= Stored data =
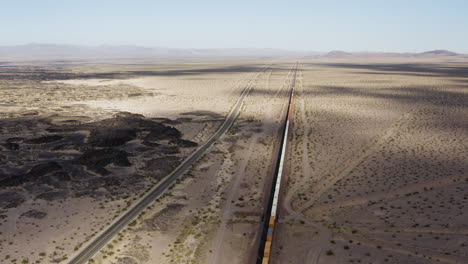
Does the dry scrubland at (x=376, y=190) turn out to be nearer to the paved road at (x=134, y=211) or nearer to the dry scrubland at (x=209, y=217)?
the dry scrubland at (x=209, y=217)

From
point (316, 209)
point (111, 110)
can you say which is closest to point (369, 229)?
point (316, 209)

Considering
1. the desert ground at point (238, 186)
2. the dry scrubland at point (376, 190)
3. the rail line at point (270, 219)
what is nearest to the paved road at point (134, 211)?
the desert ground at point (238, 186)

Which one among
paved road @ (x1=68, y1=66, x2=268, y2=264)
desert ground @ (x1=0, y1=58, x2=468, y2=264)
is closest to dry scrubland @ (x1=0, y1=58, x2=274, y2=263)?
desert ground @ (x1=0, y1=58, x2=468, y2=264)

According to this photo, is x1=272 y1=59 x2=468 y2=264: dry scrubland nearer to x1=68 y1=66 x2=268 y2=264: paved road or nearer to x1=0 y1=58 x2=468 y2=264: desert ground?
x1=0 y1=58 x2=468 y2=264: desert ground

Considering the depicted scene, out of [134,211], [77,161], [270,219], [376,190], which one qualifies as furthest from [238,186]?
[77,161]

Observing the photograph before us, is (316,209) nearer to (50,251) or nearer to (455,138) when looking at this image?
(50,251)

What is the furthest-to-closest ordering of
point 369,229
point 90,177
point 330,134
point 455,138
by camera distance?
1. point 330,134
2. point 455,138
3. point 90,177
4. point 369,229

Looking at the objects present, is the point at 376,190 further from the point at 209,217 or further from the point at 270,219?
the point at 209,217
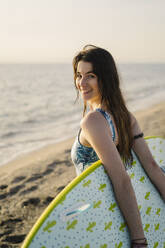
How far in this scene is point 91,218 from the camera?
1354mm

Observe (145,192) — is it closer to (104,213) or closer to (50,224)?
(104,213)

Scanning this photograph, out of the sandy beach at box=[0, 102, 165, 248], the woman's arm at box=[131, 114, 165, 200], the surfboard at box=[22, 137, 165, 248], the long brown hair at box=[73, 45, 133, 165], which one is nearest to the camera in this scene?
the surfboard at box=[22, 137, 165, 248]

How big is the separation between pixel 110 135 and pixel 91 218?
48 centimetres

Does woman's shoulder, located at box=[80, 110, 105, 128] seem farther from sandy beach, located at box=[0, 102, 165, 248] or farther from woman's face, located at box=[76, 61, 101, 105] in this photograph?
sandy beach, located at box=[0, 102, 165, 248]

* * *

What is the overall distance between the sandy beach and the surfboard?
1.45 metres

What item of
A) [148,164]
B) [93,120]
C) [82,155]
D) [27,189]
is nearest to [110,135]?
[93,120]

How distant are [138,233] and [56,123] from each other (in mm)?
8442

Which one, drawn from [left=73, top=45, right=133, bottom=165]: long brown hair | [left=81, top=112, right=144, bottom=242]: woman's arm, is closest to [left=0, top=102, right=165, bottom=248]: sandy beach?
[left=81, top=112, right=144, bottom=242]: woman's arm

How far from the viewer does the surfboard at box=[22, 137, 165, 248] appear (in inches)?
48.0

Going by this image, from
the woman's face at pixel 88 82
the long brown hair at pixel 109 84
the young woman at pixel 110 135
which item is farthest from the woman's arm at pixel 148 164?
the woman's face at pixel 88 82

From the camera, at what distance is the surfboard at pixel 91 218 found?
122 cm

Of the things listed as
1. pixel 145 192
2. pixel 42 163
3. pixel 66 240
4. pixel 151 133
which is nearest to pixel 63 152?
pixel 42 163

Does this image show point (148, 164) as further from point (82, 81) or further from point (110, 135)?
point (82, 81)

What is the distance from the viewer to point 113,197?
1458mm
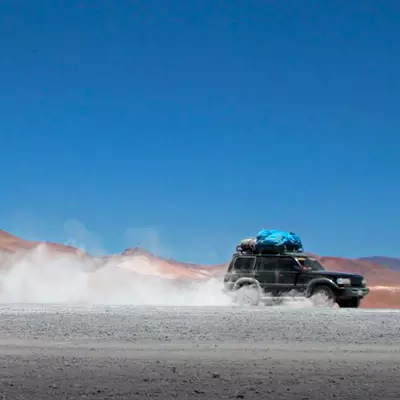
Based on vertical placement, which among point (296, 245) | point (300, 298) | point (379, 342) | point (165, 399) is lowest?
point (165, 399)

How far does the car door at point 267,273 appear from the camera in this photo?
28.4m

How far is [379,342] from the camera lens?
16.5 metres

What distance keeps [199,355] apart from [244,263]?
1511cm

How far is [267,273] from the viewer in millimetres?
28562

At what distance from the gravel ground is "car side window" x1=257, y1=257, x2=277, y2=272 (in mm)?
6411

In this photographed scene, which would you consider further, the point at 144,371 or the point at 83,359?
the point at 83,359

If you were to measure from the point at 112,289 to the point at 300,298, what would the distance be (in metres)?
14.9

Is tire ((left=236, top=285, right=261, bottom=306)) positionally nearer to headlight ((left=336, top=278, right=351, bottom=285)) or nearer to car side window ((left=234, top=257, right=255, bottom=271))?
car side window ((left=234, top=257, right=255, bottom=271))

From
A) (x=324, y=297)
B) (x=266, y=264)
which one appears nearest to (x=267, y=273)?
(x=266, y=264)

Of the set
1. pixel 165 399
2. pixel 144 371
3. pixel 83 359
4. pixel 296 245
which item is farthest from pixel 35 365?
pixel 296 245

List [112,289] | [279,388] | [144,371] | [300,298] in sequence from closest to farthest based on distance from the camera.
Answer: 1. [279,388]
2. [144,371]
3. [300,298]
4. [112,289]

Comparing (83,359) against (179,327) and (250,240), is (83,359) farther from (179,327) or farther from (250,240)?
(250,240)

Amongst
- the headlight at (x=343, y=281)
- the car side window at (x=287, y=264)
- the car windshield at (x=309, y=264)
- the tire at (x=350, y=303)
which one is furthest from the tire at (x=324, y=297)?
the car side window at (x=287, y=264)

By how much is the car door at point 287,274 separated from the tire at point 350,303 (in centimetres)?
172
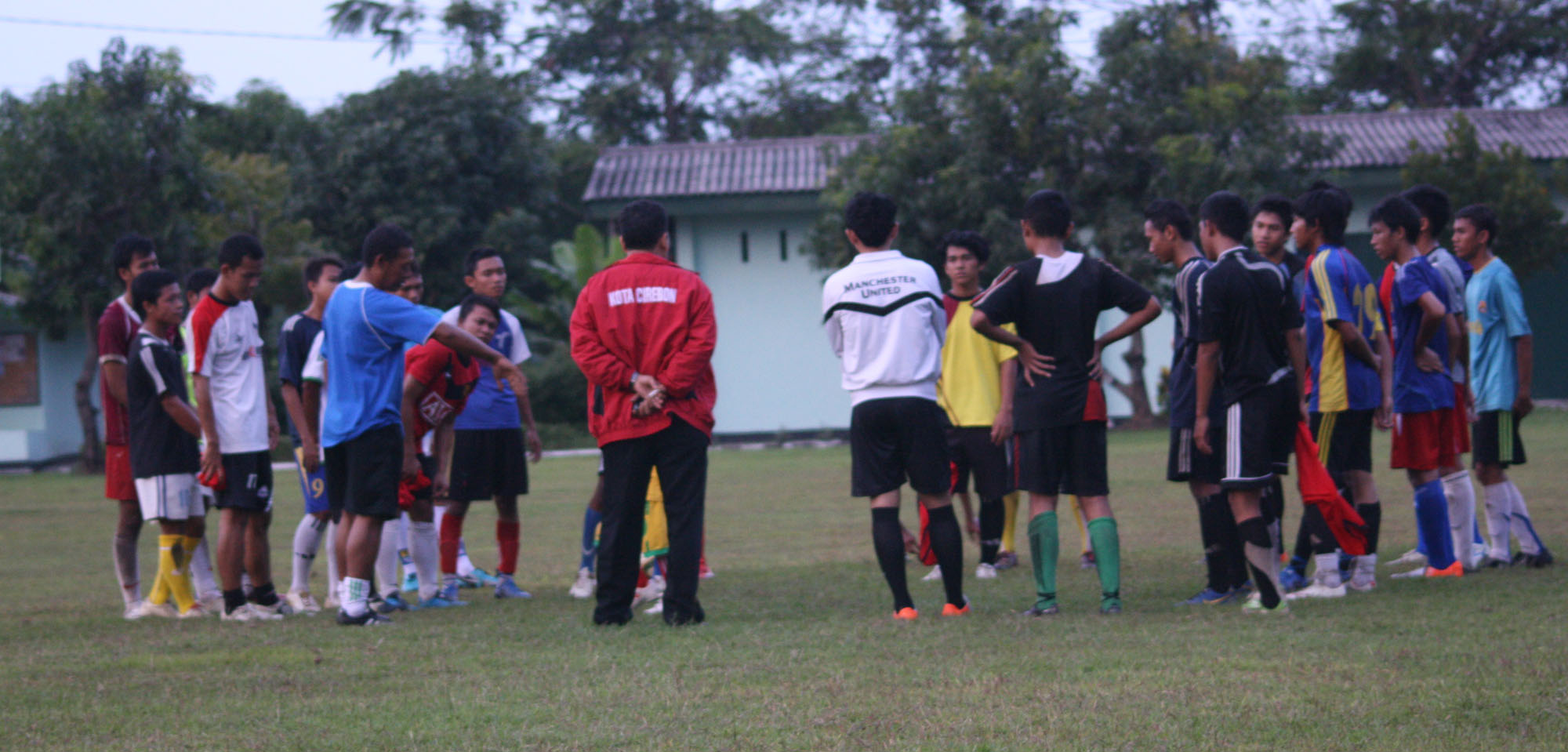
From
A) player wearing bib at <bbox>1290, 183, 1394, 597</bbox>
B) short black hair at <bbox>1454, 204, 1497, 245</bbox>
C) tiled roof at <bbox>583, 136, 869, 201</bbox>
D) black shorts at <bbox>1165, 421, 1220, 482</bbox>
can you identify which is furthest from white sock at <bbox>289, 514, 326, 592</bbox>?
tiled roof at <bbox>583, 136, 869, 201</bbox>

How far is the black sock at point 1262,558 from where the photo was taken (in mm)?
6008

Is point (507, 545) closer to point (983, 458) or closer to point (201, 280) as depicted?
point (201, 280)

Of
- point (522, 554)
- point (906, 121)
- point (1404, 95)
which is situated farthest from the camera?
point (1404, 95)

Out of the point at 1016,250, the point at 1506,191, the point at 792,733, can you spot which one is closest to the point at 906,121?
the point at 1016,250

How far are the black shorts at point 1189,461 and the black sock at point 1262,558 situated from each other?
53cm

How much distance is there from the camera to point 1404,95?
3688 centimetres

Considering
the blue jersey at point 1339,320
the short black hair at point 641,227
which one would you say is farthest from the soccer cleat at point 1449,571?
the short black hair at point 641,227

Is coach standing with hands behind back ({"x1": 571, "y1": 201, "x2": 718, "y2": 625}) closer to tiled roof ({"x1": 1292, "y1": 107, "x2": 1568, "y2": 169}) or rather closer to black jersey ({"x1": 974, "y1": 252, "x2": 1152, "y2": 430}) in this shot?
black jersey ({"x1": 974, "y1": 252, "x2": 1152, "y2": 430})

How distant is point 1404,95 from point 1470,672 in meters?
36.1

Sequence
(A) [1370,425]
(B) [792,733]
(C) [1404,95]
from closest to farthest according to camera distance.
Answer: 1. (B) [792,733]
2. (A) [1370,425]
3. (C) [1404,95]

= Stated problem =
Reproduce the lines between the one holding "Out of the point" and the one holding "3. (C) [1404,95]", inclusive.

= Solution to this problem =
Out of the point at 1016,250, the point at 1506,191, the point at 792,733, can you spot which one is closest to the point at 906,121?
the point at 1016,250

How far are the black shorts at point 1189,461 and the black sock at point 1262,558 situated from each other?
53cm

How much distance is there from the camera to point 1404,95?
3688 centimetres

Considering
the blue jersey at point 1339,320
the short black hair at point 641,227
which one would you say is farthest from the soccer cleat at point 1449,571?
the short black hair at point 641,227

Is coach standing with hands behind back ({"x1": 571, "y1": 201, "x2": 718, "y2": 625}) closer to tiled roof ({"x1": 1292, "y1": 107, "x2": 1568, "y2": 169}) or rather closer to black jersey ({"x1": 974, "y1": 252, "x2": 1152, "y2": 430}) in this shot?
black jersey ({"x1": 974, "y1": 252, "x2": 1152, "y2": 430})

How distant is point 1404,95 from point 1470,672 in meters?
36.1

Sequence
(A) [1370,425]
(B) [792,733]
(C) [1404,95]
from closest to farthest according to camera distance.
Answer: 1. (B) [792,733]
2. (A) [1370,425]
3. (C) [1404,95]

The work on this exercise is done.